Skier killed in New Mexico avalanche was on annual trip with his father
Los Angeles — A skier who was killed after he was buried alive in an avalanche Thursday has been identified as 26-year-old Matthew Zonghetti, an expert skier from Massachusetts who traveled more than 2,000 miles to ski the slopes of Taos in New Mexico.
More than 100 emergency workers and volunteers formed lines and began frantically searching for two skiers buried in the deep snowpack after the avalanche hit. Zonghetti, an expert skier, was one of them.
His family said he was on an annual father-son ski trip.

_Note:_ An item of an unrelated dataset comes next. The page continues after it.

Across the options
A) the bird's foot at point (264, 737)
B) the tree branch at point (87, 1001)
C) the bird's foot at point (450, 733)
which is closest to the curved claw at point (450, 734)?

"The trail was open and he went down and my husband went down a different one cause he's not as good a skier, and then the avalanche happened," said Susan Zonghetti, his mother.
Zonghetti had been trapped in the hard-packed snow for 22 minutes before he was finally pulled out. He died a short time later.
"He was my world. I loved him," said his sister Kathryn.
As the other skier recovers from his injuries, there are mounting questions about why a ski lift providing easy access to the expert trails was open that day.
"We did thorough avalanche control work, even in the area where the slide took place. We felt that the conditions were fine," said Taos Ski Valley CEO David Norden.
Authorities are still investigating what triggered the avalanche.